On April 22, we observe Earth Day, a worldwide event focusing on protecting the environment. As a citizen of this planet, you may want to take part in Earth Day activities. And as an investor, you can learn some valuable lessons from the environmental movement.

            Here are a few ideas to consider:

  • “Recycle” proven strategies. Over the past few decades, we have discovered ways of bringing new life to objects we would have previously thrown away. When you invest, you also don’t need to discard things you’ve used before – such as proven investment strategies. For example, one tried-and-true technique is to simply purchase investments appropriate for your needs and risk tolerance, and then hold these investments until either your situation changes or the investments themselves are no longer the same as when you bought them. (To illustrate: You might have bought stock in a company whose products or services are not as competitive as they once were.)

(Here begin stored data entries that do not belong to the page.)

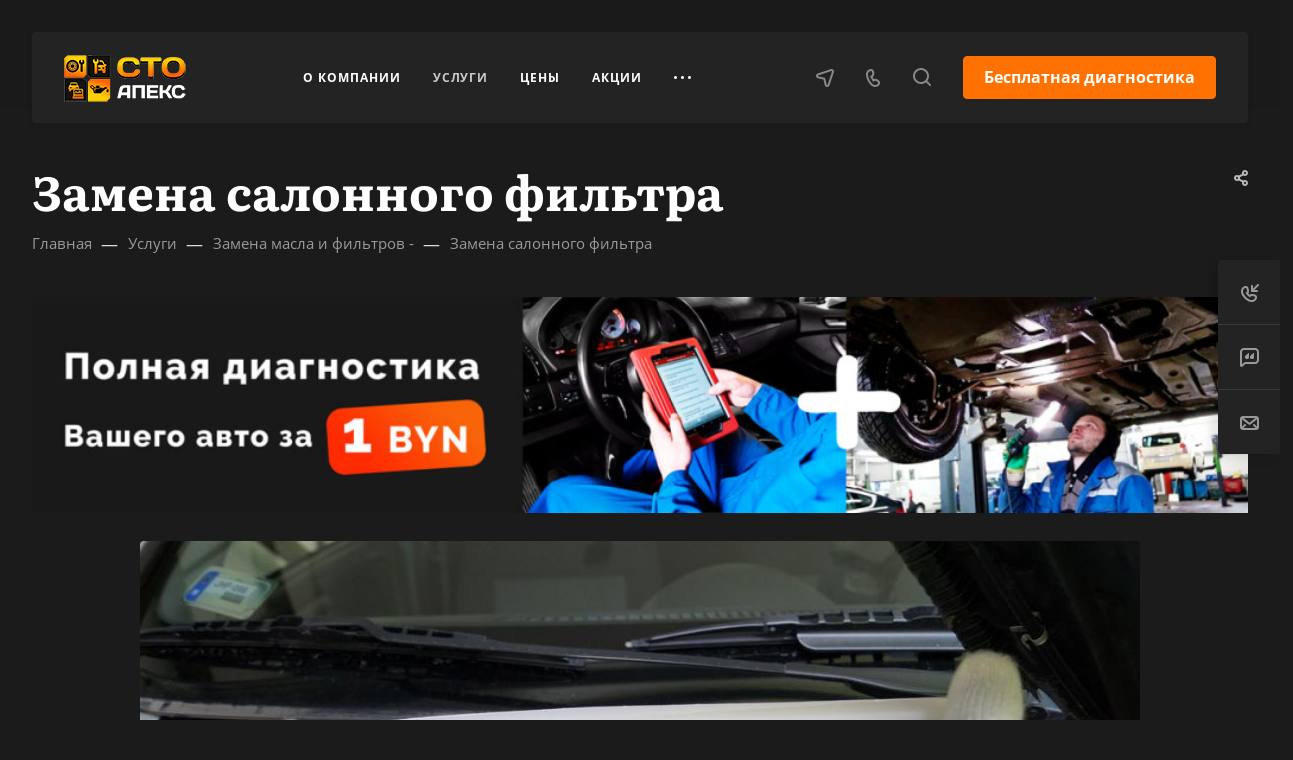

--- FILE ---
content_type: application/javascript
request_url: https://stoapeks.by/bitrix/cache/js/s1/aspro-allcorp3/default_d6e4d788e63a20bc19e5b765fb370f9a/default_d6e4d788e63a20bc19e5b765fb370f9a_v1.js?16626373101717
body_size: 600
content:

; /* Start:"a:4:{s:4:"full";s:103:"/bitrix/components/aspro/regionality.list.allcorp3/templates/popup_regions/script.min.js?16578655841097";s:6:"source";s:84:"/bitrix/components/aspro/regionality.list.allcorp3/templates/popup_regions/script.js";s:3:"min";s:88:"/bitrix/components/aspro/regionality.list.allcorp3/templates/popup_regions/script.min.js";s:3:"map";s:92:"/bitrix/components/aspro/regionality.list.allcorp3/templates/popup_regions/script.min.js.map";}"*/
$(document).ready((function(){$(".confirm_region .aprove").on("click",(function(e){var _this=$(this);if($.removeCookie("current_region"),"-1"!=arAllcorp3Options.SITE_ADDRESS.indexOf(",")){var arDomains=arAllcorp3Options.SITE_ADDRESS.split(",");if(arDomains)for(var i in arDomains){var domain_name=arDomains[i].replace("\n","");domain_name=arDomains[i].replace("'",""),$.cookie("current_region",_this.data("id"),{path:"/",domain:domain_name})}}else $.cookie("current_region",_this.data("id"),{path:"/",domain:arAllcorp3Options.SITE_ADDRESS});$(".confirm_region").remove(),void 0!==_this.data("href")&&(location.href=_this.data("href"))})),$(".js_city_change").on("click",(function(){var _this=$(this);window.matchMedia("(min-width:992px)").matches?$(".regions").find(".js_city_chooser").trigger("click"):_this.closest(".top_mobile_region").length&&($("#mobileheader .burger").click(),$(".mobilemenu__menu--regions > ul > li > div > a").click()),$(".confirm_region").remove()})),$(".js_city_chooser").on("click",(function(){$(".confirm_region").remove()}))}));
/* End */
;; /* /bitrix/components/aspro/regionality.list.allcorp3/templates/popup_regions/script.min.js?16578655841097*/

//# sourceMappingURL=default_d6e4d788e63a20bc19e5b765fb370f9a.map.js

--- FILE ---
content_type: application/javascript
request_url: https://stoapeks.by/bitrix/cache/js/s1/aspro-allcorp3/default_e70a0aaa7745e2808202b797c40c3fbb/default_e70a0aaa7745e2808202b797c40c3fbb_v1.js?1662637310699
body_size: 570
content:

; /* Start:"a:4:{s:4:"full";s:63:"/bitrix/templates/aspro-allcorp3/js/phones.min.js?1657865586411";s:6:"source";s:45:"/bitrix/templates/aspro-allcorp3/js/phones.js";s:3:"min";s:0:"";s:3:"map";s:0:"";}"*/
$(document).ready((function(){$(".phones__inner").hover((function(e){var target=$(this)[0],target2=$(this).find(".phones__dropdown"),targetPosition=target.getBoundingClientRect().right,windowPosition=document.documentElement.clientWidth;targetPosition-19+target2.width()>windowPosition?$(".header .phones__dropdown").addClass("position_block"):$(".header .phones__dropdown").removeClass("position_block")}))}));
/* End */
;; /* /bitrix/templates/aspro-allcorp3/js/phones.min.js?1657865586411*/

  • Avoid “toxic” investment moves. Since the first Earth Day in 1970, we have had some success in identifying and eliminating toxins in our air and water. You can also find – and avoid – “toxic” investment moves. One such move is chasing a “hot” stock. By the time you hear about this stock – from a friend, relative or even a television or internet commentator – it may already be cooling off. Even more importantly, it might not be suitable for your needs, either because it’s too risky or because you already own several similar stocks. “Hot” stocks aren’t so hot if they aren’t right for you.
  • Reduce “excess” investments in your portfolio. Environmentalists stress the need for all of us to reduce our “footprint” on earth – that is, we can help improve the environment by owning less “stuff.” The same idea can also apply to investing. If you took a close look at your portfolio, you might find investments that you’ve held for years but whose purpose is no longer clear to you. Some may even be duplicates, or near-duplicates, of other investments. You might be able to improve your financial picture by getting rid of this “clutter.” By selling investments you no longer need, you could use the proceeds to purchase new investments that may be far more effective in helping you meet your objectives.

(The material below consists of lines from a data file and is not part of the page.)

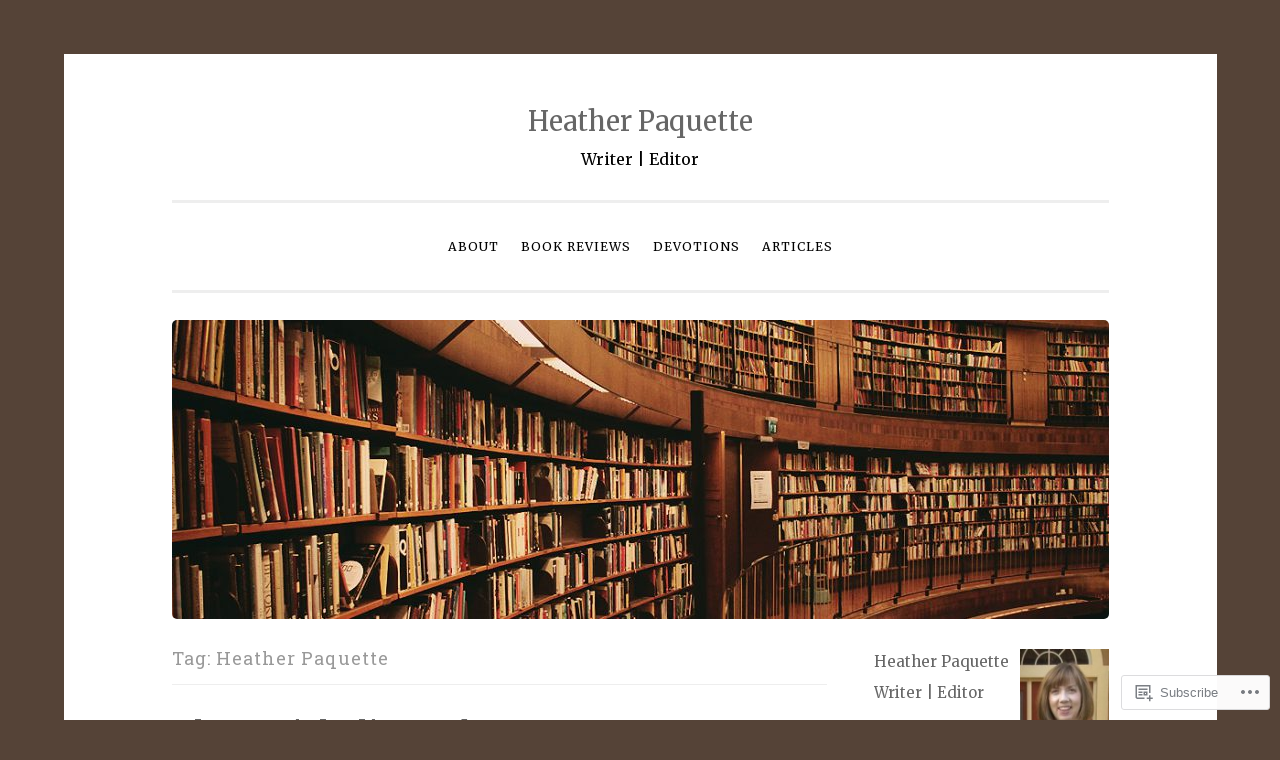

--- FILE ---
content_type: text/css;charset=utf-8
request_url: https://s0.wp.com/?custom-css=1&csblog=2n84V&cscache=6&csrev=48
body_size: -95
content:
.main-navigation a,.site-description{color:#000}.main-navigation a:visited{color:#000}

  • Plant “seeds” of opportunity. Many Earth Day lesson plans for students emphasize the value of planting gardens and trees. As an investor, you, too, need to look for ways to plant “seeds” of opportunity so that you can eventually harvest the results. Specifically, look for those investments that, like trees, can grow and prosper over years and decades. Of course, growth-oriented investments carry investment risk, including the possible loss of principal. Yet, to achieve your long-term goals, such as a comfortable retirement, you will need some growth potential in your portfolio. You can reduce the level of risk by owning a mix of investments – including less aggressive vehicles, such as bonds – in your portfolio.

Each year, Earth Day comes and goes. But its messages have had a profound impact on generations of people interested in preserving our environment. And translating some of these lessons to the investment arena can have a powerful effect on your financial future.